Sonochemical synthesis of battery-type ZnCo2O4 electrode material with huge specific surface area for advanced hybrid supercapacitors

Abstract

Sonochemistry is a novel and efficient method for the synthesis of electrode materials within micro-/nano-scale. In this work, the ZnCo2O4 nanoparticles (NPs) and chain-like ZnCo2O4 nanostructures, namely ZnCo2O4–7.5 and ZnCo2O4–9.5, were sonochemically prepared by controlling the pH value of reaction system combined with an extra calcination. The ZnCo2O4–7.5 NPs exhibited a larger specific surface area (SSA) of 148.77 m2 g−1, and presented better electrochemical properties such as a high specific capacity (Cs) of 331.2C g−1 under 2 A g−1 along with 82.5 % rate performance at 10 A g−1. As for the ZnCo2O4–9.5 nanostructure, it delivered an inferior Cs of 274.8C g−1 and showed a moderate rate capability with 75.6 % capacity retention, accordingly. The hybrid supercapacitor (HSC) device was assembled using such ZnCo2O4–7.5 NPs (ZnCo2O4–9.5 nanostructure) as cathode and activated carbon (AC) as anode to explore the application potential in the field of electrochemical energy storage. After 7000 cycles at the current density of 8 A g−1, both ZnCo2O4–7.5//AC and ZnCo2O4–9.5//AC HSCs showed outstanding cyclic stabilities with 100.4 % and 105.1 % of initial capacity retention, respectively.
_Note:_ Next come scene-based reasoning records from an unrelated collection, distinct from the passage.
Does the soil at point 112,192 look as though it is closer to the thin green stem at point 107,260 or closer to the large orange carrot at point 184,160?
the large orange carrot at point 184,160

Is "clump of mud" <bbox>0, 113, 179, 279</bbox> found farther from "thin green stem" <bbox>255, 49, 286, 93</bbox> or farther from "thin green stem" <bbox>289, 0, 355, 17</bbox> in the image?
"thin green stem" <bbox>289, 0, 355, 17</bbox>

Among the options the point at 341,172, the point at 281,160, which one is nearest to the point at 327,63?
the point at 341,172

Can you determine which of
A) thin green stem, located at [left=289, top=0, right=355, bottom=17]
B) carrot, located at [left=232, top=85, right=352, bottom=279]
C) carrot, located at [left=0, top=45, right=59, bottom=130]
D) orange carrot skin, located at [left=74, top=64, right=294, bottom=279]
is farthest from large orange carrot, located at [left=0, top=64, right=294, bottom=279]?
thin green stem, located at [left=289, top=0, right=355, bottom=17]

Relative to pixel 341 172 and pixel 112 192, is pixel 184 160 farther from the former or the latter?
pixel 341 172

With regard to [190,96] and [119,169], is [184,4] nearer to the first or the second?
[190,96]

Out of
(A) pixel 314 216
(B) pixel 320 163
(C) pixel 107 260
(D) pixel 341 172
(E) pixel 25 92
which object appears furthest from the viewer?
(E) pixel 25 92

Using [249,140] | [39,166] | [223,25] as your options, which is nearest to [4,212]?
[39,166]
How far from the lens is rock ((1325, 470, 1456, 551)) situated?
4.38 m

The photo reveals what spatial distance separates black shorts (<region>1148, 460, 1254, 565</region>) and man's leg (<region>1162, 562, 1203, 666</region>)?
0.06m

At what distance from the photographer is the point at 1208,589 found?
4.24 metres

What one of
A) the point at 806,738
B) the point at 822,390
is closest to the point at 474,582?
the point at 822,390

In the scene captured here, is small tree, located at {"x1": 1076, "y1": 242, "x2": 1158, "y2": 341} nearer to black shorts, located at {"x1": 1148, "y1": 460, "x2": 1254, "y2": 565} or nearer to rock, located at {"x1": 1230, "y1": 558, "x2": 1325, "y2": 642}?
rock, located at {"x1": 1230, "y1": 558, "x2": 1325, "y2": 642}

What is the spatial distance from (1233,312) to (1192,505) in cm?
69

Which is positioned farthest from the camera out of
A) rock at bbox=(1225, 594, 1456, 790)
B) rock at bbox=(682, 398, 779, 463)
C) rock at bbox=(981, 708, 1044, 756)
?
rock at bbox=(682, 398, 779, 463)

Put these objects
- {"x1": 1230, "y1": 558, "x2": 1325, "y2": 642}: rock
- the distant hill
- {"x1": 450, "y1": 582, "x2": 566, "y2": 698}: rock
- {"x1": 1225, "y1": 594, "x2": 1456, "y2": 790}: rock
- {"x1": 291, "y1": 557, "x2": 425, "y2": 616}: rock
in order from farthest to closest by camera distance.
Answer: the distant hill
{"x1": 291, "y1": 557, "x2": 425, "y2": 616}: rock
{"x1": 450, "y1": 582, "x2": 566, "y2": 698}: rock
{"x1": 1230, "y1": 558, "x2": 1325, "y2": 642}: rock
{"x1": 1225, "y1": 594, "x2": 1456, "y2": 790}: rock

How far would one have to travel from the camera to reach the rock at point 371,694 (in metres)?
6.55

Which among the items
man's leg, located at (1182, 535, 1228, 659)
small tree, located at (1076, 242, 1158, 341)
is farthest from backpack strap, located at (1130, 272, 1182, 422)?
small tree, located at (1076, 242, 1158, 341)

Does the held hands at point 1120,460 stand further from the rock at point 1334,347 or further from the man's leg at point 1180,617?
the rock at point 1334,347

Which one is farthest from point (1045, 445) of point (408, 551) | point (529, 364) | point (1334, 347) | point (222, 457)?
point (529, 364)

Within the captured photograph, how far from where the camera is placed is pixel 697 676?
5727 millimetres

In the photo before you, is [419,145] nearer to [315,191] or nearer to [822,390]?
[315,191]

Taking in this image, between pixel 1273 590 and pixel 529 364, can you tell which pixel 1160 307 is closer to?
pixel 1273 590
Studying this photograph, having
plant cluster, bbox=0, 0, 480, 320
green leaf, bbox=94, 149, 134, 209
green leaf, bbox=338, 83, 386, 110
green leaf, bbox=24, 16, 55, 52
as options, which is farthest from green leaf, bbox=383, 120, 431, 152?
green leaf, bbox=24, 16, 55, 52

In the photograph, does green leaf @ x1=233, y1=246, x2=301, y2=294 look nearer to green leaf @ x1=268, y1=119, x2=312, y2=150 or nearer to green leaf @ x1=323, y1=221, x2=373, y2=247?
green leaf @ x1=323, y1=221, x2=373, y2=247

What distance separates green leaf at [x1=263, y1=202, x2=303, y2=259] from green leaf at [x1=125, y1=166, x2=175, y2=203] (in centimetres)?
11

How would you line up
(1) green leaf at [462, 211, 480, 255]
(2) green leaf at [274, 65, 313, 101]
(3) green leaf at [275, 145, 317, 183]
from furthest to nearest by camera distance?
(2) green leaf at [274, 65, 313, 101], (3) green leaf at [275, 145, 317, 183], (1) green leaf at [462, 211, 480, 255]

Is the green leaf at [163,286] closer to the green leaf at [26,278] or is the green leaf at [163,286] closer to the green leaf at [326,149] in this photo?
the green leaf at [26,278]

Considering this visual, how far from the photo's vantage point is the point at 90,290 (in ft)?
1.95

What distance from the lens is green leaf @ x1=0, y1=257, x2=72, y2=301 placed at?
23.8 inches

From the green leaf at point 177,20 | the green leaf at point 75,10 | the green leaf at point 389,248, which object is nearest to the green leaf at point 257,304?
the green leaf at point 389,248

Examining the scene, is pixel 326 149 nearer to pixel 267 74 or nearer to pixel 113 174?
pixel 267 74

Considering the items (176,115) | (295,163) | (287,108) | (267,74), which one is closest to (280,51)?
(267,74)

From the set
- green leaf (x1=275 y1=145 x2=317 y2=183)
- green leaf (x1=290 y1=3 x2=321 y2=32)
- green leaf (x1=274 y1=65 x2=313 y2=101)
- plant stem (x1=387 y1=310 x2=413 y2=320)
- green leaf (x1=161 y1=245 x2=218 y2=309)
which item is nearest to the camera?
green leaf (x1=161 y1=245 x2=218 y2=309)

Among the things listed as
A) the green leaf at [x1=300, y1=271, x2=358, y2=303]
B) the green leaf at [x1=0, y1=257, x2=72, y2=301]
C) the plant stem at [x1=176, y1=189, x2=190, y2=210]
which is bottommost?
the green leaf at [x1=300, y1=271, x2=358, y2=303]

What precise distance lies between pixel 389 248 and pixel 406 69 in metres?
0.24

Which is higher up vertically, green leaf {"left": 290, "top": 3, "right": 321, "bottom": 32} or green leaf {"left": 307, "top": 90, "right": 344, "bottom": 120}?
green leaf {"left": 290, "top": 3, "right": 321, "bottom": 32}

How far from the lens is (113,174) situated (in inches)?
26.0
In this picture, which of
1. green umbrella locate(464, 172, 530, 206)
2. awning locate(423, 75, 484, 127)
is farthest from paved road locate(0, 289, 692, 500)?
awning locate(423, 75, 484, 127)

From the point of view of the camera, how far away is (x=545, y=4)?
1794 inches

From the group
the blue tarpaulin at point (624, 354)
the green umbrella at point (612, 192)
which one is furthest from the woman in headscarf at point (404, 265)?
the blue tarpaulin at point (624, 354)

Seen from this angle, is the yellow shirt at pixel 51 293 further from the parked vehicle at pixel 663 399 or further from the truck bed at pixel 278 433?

Meanwhile, the ZnCo2O4–7.5//AC HSC delivered a high energy density (Ed) of 38.1 W h kg−1 at the power density (Pd) of 1002.0 W kg−1, and it could still hold 26.3 W h kg−1 at the higher Pd of 9136.5 W kg−1. In contrast, the ZnCo2O4–9.5//AC HSC presented a slightly inferior Ed of 36.8 W h kg−1 at 1104.7 W kg−1. The both types of ZnCo2O4–7.5 and ZnCo2O4–9.5 electrode materials demonstrate excellent electrochemical property, and they can be expected to show brilliant application potential in the field of electrochemical energy storage & conversion when served as electrode materials for high-performance hybrid supercapacitors.